Além disso, um sistema alternativo reduz o custo de transações internacionais e amplia a margem de manobra dos bancos centrais em momentos de crise, fortalecendo a resiliência financeira dos países participantes.
Acordo de Reservas Contingentes (ARC) será expandido
Outro componente fundamental do projeto é a ampliação do Acordo de Reservas Contingentes (ARC), mecanismo criado em 2014 com o objetivo de oferecer liquidez e suporte financeiro mútuo em momentos de instabilidade cambial. Durante a cúpula, foi discutida a inclusão de novas moedas no ARC, tornando-o mais eficaz e representativo da nova realidade do bloco.
A revisão também permitirá que novos países integrantes se beneficiem do fundo, reforçando o papel do ARC como instrumento de estabilidade regional e alternativa viável ao FMI em situações emergenciais.
Transição ecológica e linha de garantia multilateral
A agenda climática também ganhou espaço nas discussões. O BRICS pretende lançar uma linha de garantia multilateral voltada para financiar projetos sustentáveis, com foco na transição ecológica. O mecanismo será gerido pelo NBD (Novo Banco de Desenvolvimento), conhecido como o Banco dos BRICS.
A proposta não exigirá aportes financeiros adicionais dos países-membros. Em vez disso, utilizará garantias como forma de reduzir riscos em projetos verdes, atraindo capital privado para investimentos em infraestrutura limpa, energias renováveis e tecnologias de baixo carbono.
Obstáculos à implementação do sistema
Apesar dos avanços, o sistema de pagamento do BRICS ainda enfrenta obstáculos importantes. Entre os principais desafios estão:
-
A harmonização jurídica entre legislações distintas;
-
A estabilidade política de alguns países do bloco;
-
As diferenças cambiais e estruturais nas economias participantes;
-
A desigualdade tecnológica e de infraestrutura financeira.
Superar essas barreiras exigirá cooperação intensa entre os governos, além de investimento em capacitação técnica e fortalecimento institucional.
O BRICS em números
A representatividade do BRICS no cenário global não deixa dúvidas sobre sua importância estratégica.

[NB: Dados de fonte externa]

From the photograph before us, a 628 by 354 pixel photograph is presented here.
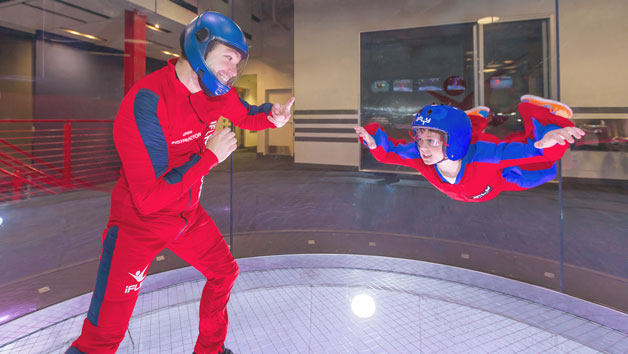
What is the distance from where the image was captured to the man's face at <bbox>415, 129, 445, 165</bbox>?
1.53 m

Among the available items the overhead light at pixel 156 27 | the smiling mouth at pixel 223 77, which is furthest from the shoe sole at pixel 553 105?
the overhead light at pixel 156 27

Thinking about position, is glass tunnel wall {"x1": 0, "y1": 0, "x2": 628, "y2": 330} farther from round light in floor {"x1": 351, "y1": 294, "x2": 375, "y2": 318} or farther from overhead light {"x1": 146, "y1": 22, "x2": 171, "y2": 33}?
round light in floor {"x1": 351, "y1": 294, "x2": 375, "y2": 318}

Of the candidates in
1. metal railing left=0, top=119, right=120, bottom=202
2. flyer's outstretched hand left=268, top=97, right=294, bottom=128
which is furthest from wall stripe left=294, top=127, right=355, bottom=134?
metal railing left=0, top=119, right=120, bottom=202

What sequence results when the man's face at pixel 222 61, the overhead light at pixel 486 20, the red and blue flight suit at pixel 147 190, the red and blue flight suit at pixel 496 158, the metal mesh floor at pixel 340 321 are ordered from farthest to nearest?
the overhead light at pixel 486 20, the metal mesh floor at pixel 340 321, the red and blue flight suit at pixel 496 158, the man's face at pixel 222 61, the red and blue flight suit at pixel 147 190

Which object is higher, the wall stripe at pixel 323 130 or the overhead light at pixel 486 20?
the overhead light at pixel 486 20

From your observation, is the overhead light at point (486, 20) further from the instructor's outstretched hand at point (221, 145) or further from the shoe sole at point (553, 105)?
the instructor's outstretched hand at point (221, 145)

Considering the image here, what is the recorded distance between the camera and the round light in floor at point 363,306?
2172 mm

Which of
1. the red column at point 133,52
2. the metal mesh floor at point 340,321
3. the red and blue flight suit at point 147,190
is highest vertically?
the red column at point 133,52

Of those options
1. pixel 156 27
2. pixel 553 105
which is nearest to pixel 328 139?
pixel 156 27

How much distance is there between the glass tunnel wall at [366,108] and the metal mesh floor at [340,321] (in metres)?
0.51

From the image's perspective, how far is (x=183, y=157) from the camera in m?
1.36

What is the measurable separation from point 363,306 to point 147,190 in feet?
5.65

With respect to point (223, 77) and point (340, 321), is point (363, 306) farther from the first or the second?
point (223, 77)

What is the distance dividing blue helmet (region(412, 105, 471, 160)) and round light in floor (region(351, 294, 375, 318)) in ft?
3.99
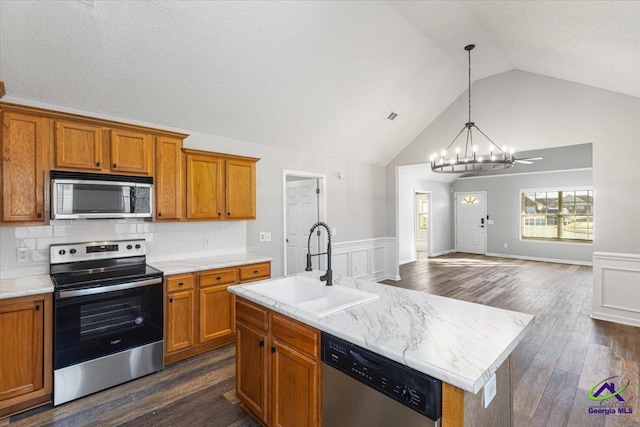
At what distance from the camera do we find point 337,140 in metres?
5.01

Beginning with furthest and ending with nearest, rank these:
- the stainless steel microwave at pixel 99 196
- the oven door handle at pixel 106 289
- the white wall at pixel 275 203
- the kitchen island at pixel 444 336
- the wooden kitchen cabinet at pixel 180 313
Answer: the white wall at pixel 275 203 → the wooden kitchen cabinet at pixel 180 313 → the stainless steel microwave at pixel 99 196 → the oven door handle at pixel 106 289 → the kitchen island at pixel 444 336

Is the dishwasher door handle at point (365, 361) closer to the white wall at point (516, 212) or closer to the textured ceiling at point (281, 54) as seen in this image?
the textured ceiling at point (281, 54)

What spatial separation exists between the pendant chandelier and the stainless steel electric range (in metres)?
3.63

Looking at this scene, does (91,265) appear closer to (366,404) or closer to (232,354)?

Com a inclusão de novos países, o bloco agora conta com:
-
39% do PIB mundial
-
48,5% da população global
-
23% do comércio internacional
Em 2024, os países do BRICS foram responsáveis por 36% das exportações brasileiras e por 34% das importações, consolidando-se como principais parceiros comerciais do Brasil.
O avanço nas negociações para o sistema de pagamento do BRICS representa mais do que um projeto técnico: é um passo simbólico e concreto em direção a uma ordem financeira mais multipolar, descentralizada e inclusiva.
Se implementado com sucesso, o sistema poderá não apenas facilitar o comércio entre os países membros, mas também servir como modelo para outras coalizões econômicas do Sul Global. A presidência indiana do BRICS em 2026 será crucial para consolidar os próximos passos e transformar essa visão em realidade.
Ao proporcionar mais autonomia, reduzir custos e democratizar o acesso ao comércio internacional, o sistema de pagamento do BRICS pode se tornar uma das inovações mais impactantes da década no cenário financeiro global.